Wabash,and later,N&W,had UP painted cars for use on the City of St. Louis.
Armour yellow came from Armour meatpacking, and the Santa Fe used the same color on their equipment.
PRR, Wabash, MP, SP MILW, CNW all had cars painted in the UP scheme.(not all of them-duh)
According to the UPHS Streamliner, UP had Armour grey, Red Scotchlite(3M) for any red, and Armour yellow.
For the striping you see on the hood, I think it was Oxide Red(must check mag. for exact color)
For good details on the UP paints see;
http://www.utahrails.net/up/up-diesel-paint.php
This is part of Don Strack’s excellent web site and covers UP diesel painting over the years. Use the menu to move up and you will find a treasure trove of info on RRs in the Utah area with a TON of great stuff on UP. In the page noted above he looks at the colors used and when.
By the way - UP is a very standardized railroad. There was a reprint of UP Common Standard #22 several years ago that had information on the UP paints of the first half of the 20th century. In have a 1981-vintage set of up “Color Drift Control Cards” that were used to check batches of paint from vendors. These are the “official” shades of Armour Yellow, Striping Red, Harbormist Gray and Aluminum (UP never painted truck frames “silver” - they were Aluminum)

■ DATA ENTRIES
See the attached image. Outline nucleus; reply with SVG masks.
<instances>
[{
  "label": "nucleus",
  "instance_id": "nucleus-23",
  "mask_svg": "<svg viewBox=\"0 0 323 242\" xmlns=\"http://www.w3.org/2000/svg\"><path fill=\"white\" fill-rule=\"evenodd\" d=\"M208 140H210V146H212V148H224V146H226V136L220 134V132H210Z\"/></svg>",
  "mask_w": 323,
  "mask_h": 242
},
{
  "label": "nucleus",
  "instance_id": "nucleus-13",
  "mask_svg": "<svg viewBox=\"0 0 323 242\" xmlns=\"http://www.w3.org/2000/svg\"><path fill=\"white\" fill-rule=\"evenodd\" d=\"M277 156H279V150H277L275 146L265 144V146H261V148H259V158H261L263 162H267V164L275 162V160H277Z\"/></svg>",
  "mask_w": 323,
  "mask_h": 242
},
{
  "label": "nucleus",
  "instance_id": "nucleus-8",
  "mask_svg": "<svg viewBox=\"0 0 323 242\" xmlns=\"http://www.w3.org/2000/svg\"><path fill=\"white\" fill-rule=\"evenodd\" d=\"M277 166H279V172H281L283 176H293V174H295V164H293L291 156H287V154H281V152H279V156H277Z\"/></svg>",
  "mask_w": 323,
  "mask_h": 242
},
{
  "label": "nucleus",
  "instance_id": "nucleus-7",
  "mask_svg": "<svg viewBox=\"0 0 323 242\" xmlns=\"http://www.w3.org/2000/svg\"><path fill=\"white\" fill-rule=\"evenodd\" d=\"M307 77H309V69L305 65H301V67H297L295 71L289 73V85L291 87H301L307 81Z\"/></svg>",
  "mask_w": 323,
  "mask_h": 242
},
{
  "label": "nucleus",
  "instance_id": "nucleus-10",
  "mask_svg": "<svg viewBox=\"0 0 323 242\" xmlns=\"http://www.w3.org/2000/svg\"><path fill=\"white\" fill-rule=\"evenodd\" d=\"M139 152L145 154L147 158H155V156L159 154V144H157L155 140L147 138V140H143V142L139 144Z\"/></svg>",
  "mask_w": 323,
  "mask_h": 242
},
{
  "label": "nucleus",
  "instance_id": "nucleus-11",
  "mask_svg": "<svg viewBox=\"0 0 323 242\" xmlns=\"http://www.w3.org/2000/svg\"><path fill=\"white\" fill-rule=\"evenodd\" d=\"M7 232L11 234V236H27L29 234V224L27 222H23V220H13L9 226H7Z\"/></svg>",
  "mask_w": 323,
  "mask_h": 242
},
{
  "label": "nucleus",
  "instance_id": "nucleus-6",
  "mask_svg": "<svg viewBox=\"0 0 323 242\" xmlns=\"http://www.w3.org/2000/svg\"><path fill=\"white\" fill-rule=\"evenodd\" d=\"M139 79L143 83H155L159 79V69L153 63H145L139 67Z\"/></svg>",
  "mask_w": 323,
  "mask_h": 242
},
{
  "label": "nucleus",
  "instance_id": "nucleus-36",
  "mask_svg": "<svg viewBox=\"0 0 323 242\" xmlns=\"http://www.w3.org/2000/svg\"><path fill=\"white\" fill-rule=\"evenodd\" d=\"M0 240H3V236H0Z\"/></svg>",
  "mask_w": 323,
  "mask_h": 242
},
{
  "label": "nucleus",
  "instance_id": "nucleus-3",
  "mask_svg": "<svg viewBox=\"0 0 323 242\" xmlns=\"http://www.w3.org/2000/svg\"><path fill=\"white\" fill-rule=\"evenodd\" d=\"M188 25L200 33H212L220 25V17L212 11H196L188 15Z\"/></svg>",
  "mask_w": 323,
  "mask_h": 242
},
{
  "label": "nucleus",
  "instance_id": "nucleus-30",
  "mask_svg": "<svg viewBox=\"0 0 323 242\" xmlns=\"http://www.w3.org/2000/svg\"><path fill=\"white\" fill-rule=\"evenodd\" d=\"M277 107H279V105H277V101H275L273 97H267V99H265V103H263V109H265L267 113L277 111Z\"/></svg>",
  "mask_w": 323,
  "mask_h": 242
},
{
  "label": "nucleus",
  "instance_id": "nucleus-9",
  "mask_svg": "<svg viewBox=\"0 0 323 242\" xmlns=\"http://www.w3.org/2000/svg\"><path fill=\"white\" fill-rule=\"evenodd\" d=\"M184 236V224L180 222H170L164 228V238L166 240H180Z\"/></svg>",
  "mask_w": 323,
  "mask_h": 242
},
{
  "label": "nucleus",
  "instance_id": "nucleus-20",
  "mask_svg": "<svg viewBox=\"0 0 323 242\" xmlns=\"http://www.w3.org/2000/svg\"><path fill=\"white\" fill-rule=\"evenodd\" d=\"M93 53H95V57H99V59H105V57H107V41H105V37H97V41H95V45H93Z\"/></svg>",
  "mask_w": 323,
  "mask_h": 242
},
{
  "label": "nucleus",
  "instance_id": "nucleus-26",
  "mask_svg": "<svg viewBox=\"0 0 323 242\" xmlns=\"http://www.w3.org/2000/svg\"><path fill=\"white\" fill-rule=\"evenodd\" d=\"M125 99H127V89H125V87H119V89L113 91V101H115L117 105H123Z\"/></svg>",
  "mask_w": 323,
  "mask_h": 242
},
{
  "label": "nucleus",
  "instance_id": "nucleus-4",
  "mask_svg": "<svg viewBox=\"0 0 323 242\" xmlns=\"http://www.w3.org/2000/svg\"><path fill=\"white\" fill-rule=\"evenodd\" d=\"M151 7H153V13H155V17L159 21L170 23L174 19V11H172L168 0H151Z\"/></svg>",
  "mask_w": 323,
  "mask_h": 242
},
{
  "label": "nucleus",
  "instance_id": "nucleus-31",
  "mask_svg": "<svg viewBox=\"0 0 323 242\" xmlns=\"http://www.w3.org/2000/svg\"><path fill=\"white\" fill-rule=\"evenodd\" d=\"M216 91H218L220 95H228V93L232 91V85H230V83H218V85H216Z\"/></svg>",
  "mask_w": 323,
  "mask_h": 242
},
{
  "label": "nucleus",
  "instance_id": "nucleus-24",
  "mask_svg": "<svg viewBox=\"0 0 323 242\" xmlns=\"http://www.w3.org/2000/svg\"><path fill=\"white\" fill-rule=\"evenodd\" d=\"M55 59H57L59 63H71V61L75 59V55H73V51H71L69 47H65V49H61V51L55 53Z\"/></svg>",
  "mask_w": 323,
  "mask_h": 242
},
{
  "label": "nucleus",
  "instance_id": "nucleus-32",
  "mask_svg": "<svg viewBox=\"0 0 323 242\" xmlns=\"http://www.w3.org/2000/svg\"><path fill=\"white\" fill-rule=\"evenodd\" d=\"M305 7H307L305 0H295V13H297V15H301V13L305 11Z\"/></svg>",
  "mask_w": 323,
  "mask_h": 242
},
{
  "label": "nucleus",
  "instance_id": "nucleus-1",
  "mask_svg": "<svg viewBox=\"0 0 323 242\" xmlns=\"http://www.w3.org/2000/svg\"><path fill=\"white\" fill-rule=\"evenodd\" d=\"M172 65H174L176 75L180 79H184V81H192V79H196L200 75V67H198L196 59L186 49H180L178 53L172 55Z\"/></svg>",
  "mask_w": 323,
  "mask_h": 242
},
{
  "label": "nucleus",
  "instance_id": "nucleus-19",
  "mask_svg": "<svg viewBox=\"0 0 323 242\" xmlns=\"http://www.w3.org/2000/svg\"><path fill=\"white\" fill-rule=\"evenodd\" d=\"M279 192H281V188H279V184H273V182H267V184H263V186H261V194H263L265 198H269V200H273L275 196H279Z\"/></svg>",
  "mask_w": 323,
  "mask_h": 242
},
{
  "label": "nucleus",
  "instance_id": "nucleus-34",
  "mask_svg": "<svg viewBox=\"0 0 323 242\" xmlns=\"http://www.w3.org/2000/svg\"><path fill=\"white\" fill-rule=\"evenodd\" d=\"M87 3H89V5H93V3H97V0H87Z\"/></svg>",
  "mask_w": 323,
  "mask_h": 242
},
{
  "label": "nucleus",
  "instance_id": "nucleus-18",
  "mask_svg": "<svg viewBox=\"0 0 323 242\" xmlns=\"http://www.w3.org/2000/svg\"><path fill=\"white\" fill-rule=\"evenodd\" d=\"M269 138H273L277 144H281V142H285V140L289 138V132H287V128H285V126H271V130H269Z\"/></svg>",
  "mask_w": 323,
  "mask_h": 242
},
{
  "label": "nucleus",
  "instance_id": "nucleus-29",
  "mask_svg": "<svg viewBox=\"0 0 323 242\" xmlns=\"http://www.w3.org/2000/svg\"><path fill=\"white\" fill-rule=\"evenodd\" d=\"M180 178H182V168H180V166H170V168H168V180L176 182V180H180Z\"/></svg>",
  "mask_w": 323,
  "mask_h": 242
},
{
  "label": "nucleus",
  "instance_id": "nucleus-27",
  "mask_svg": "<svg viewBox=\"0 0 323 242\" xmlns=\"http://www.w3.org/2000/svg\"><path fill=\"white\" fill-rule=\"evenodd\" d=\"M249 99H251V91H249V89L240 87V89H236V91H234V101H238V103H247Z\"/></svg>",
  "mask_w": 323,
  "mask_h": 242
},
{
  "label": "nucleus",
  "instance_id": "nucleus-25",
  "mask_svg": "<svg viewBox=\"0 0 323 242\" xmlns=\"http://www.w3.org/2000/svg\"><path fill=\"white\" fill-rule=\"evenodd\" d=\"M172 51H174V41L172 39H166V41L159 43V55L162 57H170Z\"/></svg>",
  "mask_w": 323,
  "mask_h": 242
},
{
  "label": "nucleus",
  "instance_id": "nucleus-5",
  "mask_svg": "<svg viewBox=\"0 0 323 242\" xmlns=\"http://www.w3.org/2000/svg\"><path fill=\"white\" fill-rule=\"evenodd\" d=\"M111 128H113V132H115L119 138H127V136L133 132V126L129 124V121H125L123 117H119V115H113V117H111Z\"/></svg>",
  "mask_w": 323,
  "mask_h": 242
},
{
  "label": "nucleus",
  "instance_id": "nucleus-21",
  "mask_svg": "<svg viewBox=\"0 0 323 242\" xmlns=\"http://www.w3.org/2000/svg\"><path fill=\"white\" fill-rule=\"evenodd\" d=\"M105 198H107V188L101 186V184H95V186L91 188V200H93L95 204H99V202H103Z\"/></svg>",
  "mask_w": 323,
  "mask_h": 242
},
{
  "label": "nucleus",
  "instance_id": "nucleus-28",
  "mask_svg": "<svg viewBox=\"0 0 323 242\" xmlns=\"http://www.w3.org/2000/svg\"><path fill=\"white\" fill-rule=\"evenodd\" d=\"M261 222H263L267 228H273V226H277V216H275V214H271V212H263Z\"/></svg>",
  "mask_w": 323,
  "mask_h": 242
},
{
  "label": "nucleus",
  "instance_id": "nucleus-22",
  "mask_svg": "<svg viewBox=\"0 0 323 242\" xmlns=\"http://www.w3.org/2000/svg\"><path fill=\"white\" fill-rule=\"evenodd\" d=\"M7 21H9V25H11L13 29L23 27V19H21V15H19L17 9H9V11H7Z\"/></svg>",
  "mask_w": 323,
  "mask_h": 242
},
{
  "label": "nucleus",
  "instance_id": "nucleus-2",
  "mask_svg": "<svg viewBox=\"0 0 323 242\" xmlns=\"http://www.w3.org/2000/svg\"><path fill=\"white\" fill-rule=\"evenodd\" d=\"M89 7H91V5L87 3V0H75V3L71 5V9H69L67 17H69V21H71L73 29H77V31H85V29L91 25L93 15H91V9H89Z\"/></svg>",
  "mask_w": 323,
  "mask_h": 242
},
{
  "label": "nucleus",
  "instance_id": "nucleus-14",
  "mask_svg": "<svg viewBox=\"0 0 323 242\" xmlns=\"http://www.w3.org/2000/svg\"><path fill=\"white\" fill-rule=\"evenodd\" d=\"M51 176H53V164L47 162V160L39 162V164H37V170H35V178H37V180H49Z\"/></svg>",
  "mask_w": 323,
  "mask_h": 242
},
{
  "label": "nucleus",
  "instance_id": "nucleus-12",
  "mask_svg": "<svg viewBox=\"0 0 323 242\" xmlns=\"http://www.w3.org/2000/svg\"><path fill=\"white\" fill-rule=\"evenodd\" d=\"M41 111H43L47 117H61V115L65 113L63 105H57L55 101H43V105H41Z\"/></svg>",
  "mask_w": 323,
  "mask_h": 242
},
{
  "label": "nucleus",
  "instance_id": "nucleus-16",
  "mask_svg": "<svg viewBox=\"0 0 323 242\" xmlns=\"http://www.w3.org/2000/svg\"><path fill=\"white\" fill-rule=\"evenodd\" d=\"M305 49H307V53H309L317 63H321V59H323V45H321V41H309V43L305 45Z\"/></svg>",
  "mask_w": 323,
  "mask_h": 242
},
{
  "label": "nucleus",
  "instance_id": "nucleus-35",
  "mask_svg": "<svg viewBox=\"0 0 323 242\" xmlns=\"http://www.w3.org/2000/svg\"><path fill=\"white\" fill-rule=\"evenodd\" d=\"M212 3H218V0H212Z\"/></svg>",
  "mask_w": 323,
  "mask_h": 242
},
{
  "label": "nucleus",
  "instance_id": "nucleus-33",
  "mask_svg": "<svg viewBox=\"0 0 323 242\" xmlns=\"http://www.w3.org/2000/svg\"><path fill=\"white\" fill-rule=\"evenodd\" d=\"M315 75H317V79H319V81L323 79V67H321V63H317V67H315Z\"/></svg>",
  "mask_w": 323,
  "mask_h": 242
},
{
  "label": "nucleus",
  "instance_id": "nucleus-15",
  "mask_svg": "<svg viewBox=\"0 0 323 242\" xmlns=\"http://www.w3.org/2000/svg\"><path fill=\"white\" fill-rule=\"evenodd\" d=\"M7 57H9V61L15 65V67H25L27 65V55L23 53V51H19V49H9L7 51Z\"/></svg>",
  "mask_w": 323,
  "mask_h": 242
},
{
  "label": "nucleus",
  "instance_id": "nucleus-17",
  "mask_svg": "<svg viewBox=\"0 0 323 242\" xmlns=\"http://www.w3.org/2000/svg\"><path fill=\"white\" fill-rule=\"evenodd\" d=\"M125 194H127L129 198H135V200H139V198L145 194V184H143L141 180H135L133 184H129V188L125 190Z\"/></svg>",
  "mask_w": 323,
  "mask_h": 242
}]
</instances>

■ CHALLENGES
[a] Using the post on Union Pacific paints, answer these questions:
(i) Where did the name Armour yellow come from?
(ii) Whose web site covers UP diesel painting over the years?
(iii) What were the UP "Color Drift Control Cards" used for?
[b] For each statement, say whether the post on Union Pacific paints agrees with it, and quote the words that decide it:
(i) The Santa Fe used the same color as Armour yellow on its equipment.
(ii) UP painted its truck frames silver.
(iii) The reprint of UP Common Standard #22 covered UP paints of the second half of the 20th century.

■ RESPONSE LIST
[a]
(i) Armour meatpacking.
(ii) Don Strack's.
(iii) Checking batches of paint from vendors.

[b]
(i) Yes: "the Santa Fe used the same color on their equipment"
(ii) No: "UP never painted truck frames “silver” - they were Aluminum"
(iii) No: "had information on the UP paints of the first half of the 20th century"